Eat Foods Containing Fructose – Other interventions may reduce the intensity of a hangover but have not been systematically studied. Consumption of fruits, fruit juices, or other fructose-containing foods is reported to decrease hangover intensity, for example. Also, bland foods containing complex carbohydrates, such as toast or crackers, can counter low blood sugar levels in people subject to hypoglycemia and can possibly relieve nausea. In addition, adequate sleep may ease the fatigue associated with sleep deprivation, and drinking nonalcoholic beverages during and after alcohol consumption may reduce alcohol-induced dehydration.

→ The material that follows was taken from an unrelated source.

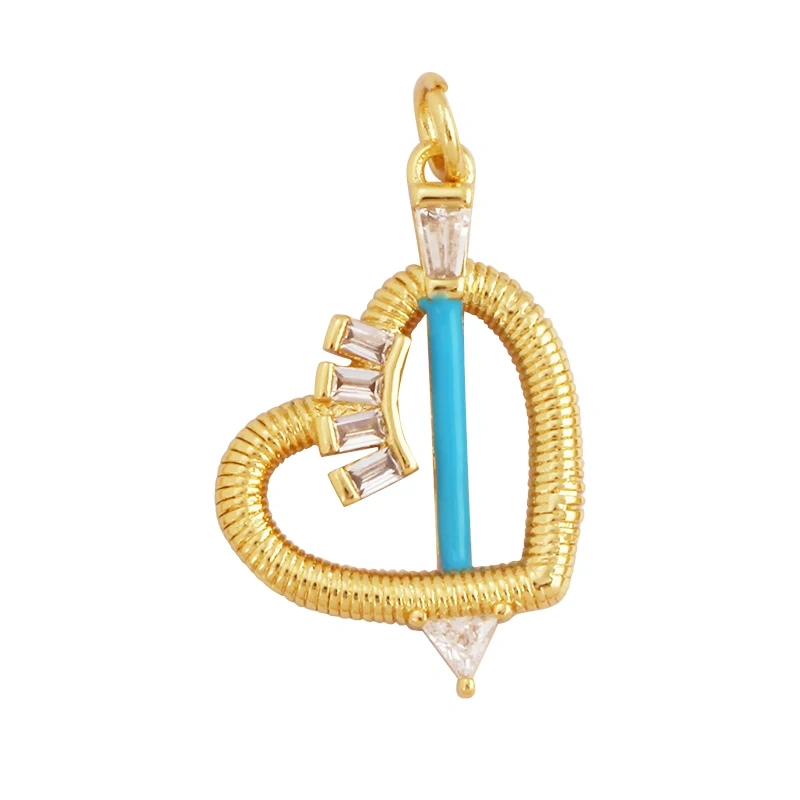 Trendy Love Heart Enamel Zircon Charm Pendant,18K Gold Plated Colour,Necklace Bracelet Handmade Jewelry Accessories Supplies M69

Medications – Certain medications may provide symptomatic relief for hangover symptoms. For example, antacids may alleviate nausea and gastritis. Aspirin and other nonsteroidal anti-inflammatory medications (e.g., ibuprofen or naproxen) may reduce the headache and muscle aches associated with a hangover but should be used cautiously, particularly if upper abdominal pain or nausea is present. Anti-inflammatory medications are themselves gastric irritants and will compound alcohol-induced gastritis. Although acetaminophen is a common alternative to aspirin, its use should be avoided during the hangover period, because alcohol metabolism enhances acetaminophen’s toxicity to the liver.

Caffeine – Caffeine (often taken as coffee) is commonly used to counteract the fatigue and malaise associated with the hangover condition. This traditional practice however, lacks scientific support.